The ferocity with which my Mom took on this challenge was astounding. She underwent what she described as a, “total lifestyle change both physically and mentally.” She attended her first official meeting in November of 2015, and she was off to the races. She passed all her initial screenings with flying colors, and she managed to lose eighty more pounds during her time in the program even before the surgery.
At the end of the program, she was given some amazing news; she was approved for her surgery, and the date was set. She remarks, with a big smile, that they gave her July 5th, 2016, “my Independence Day.”
After recovery, she made quick use of her independence; she continued and even built on the lifestyle changes made within the program, completed three five-kilometer races, and became a spokesperson for her program. She has been invited to numerous meetings to speak to potential members and offer her story as a beacon of hope. She’s quietly made herself a resource to the other alumni of the program and helps to keep wavering members from losing their way when the post-surgery life gets more complicated.
All this progress still rings through today.
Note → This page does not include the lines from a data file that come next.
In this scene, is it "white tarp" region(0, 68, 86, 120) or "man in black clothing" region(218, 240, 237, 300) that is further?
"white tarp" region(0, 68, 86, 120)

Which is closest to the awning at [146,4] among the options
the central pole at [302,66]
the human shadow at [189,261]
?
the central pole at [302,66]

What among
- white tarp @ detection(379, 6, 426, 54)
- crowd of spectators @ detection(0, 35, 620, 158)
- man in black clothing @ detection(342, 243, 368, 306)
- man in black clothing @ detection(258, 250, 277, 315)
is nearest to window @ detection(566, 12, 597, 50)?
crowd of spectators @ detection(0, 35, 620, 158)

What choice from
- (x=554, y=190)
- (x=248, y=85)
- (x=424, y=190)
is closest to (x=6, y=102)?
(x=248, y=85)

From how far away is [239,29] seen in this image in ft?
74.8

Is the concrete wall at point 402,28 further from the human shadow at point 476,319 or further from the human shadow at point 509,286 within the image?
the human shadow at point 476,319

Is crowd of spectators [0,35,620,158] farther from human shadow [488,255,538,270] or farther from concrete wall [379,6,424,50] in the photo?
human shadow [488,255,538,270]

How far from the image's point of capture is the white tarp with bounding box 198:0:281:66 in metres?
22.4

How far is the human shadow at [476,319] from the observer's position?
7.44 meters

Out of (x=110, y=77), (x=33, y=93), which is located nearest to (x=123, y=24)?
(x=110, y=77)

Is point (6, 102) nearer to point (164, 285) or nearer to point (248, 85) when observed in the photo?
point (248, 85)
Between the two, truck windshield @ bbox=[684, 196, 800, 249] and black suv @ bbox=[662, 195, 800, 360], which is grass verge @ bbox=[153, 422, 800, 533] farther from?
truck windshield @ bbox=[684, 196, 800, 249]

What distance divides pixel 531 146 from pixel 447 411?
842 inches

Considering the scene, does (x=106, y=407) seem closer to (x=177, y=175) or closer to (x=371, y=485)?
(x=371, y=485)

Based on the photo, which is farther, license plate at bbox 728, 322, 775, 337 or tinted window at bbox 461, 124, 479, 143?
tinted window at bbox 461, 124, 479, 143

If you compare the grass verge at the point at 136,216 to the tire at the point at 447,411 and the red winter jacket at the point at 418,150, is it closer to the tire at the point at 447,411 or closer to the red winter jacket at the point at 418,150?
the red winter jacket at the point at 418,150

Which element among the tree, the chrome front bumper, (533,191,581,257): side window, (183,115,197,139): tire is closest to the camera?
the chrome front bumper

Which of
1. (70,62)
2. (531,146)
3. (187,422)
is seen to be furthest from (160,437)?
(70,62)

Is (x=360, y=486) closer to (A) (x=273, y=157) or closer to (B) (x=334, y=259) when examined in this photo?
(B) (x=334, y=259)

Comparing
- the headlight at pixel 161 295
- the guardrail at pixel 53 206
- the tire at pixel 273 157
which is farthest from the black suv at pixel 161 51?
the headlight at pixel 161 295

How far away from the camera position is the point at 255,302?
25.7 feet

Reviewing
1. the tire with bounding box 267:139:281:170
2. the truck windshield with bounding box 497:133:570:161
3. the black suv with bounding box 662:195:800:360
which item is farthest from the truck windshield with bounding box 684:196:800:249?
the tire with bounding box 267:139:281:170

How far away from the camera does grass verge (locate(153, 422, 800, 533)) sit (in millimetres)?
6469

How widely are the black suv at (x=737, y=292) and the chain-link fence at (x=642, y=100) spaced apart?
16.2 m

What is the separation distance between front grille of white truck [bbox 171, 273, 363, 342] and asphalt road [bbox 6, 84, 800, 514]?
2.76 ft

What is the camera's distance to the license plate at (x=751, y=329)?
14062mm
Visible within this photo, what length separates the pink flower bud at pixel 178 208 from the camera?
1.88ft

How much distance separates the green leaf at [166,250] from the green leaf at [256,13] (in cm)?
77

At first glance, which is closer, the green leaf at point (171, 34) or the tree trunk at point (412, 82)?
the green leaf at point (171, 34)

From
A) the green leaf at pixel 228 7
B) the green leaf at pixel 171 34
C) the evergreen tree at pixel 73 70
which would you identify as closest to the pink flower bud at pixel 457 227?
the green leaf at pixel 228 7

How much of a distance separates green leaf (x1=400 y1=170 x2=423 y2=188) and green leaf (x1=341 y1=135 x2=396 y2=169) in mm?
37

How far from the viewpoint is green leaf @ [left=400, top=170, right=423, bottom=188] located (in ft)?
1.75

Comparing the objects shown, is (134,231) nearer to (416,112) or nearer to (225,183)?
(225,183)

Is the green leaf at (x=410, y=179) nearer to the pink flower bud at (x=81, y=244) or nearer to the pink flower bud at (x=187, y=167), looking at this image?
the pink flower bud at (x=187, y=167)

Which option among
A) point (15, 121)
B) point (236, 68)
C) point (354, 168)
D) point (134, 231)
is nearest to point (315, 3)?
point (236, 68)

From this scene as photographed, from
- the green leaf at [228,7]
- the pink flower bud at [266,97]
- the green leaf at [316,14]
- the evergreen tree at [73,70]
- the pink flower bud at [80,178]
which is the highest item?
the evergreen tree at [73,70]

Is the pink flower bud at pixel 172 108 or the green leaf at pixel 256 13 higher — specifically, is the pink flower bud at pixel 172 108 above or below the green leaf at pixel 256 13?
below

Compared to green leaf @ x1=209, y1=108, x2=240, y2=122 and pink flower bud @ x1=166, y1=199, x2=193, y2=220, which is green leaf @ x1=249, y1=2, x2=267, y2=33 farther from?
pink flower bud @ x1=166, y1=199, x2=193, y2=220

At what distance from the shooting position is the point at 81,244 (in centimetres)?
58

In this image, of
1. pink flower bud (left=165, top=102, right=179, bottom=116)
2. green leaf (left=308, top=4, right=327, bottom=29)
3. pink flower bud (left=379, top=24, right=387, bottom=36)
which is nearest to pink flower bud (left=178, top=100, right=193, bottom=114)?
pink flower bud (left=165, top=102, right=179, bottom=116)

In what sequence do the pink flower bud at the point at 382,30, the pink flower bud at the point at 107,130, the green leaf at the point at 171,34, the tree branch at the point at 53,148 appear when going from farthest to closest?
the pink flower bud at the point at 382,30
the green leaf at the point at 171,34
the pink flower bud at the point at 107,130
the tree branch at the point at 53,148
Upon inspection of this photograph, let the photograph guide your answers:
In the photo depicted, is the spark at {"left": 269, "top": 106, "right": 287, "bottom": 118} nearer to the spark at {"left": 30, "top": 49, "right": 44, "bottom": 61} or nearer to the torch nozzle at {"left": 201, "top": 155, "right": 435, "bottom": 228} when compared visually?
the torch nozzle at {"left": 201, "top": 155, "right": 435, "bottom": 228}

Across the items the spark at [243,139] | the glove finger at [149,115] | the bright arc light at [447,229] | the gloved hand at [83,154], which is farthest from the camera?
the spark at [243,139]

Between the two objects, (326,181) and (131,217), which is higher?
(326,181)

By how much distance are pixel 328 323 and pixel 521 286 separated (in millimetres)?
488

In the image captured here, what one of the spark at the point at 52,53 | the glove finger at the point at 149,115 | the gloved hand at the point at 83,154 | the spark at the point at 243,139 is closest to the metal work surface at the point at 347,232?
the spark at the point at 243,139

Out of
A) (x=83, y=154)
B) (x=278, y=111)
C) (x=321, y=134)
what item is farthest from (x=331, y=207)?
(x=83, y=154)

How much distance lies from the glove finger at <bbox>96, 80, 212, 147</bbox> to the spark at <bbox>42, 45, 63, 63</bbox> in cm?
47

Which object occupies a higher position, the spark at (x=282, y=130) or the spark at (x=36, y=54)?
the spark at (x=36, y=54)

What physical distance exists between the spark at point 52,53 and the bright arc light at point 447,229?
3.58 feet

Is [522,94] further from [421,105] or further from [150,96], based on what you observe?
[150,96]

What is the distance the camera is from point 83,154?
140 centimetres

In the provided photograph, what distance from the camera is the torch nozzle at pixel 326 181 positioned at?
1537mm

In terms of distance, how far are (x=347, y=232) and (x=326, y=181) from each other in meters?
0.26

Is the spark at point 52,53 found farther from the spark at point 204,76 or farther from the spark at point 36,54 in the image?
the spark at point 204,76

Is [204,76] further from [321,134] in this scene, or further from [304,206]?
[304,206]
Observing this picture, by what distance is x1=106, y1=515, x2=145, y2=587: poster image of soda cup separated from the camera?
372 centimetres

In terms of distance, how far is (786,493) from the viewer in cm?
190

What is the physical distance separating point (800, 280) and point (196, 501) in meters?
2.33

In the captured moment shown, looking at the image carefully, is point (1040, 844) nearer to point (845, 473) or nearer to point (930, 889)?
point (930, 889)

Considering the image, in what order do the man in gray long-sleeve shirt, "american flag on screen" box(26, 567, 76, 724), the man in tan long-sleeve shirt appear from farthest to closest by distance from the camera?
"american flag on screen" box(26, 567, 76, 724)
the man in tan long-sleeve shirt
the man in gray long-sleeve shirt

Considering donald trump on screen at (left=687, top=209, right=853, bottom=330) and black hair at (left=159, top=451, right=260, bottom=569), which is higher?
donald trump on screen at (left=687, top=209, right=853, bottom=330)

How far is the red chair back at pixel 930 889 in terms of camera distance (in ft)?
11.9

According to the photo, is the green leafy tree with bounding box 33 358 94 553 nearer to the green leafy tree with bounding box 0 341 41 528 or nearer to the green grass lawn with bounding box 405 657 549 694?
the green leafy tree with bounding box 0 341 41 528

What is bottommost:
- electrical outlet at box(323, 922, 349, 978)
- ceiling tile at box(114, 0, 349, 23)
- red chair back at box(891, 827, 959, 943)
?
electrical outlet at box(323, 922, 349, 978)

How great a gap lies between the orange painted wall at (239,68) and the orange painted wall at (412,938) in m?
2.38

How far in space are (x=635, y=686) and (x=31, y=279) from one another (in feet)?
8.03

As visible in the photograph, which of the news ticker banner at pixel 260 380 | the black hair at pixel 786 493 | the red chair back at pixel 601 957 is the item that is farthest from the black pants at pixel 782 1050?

At the time of writing, my Mom sits at one hundred and thirty-eight pounds. A total weight loss of about two hundred and eighty pounds. As we sit together in her kitchen in Western Maryland for the interview, she informs me proudly that she has logged two years straight in her food journal app as of that date. She tells me with an unmistakable glimmer in her eye about her plans for the future. She has already registered for several more five-kilometer races, an all women eight-kilometer race, and she will make her outdoor triathlon debut this June as her and I race together at the Escape the Cape Triathlon Series in Cape May, New Jersey.
I asked her what made her story different from all the other inspirational stories that we are told about in endurance sports. She thinks for a moment, and she tells me that her story stands out because it’s a victory on two fronts. She explains that she overcame her physical limitations in the weight loss, but the harder fought battle was the mental one. She had to overcome all the feelings of self-hatred and self-doubt, and she had to “know, really know, that I could do whatever I wanted as long as I stuck my mind to it.”
For my final question of our evening interview, I asked my Mom which steps of a race did she think were the most important, the first ones or the last ones. True to form, she picked the last ones. She remarked that the last ones are where you learn the most. I would contend that they are also where you have the greatest opportunity to teach. This, I believe, is the true power of my Mom’s story. There have been so many finish lines for this journey of hers, many opportunities for her to be “done,” and yet she continues to use her journey to teach and inspire. She has recognized that while a journey may end at some destination, the echoes of that final footfall ripple into something so much larger than can be seen. I think that her story teaches that the true power of endurance sports, or any undertaking for that matter, come from mindful participation, deliberate effort, and an awareness of the effect we can have on others.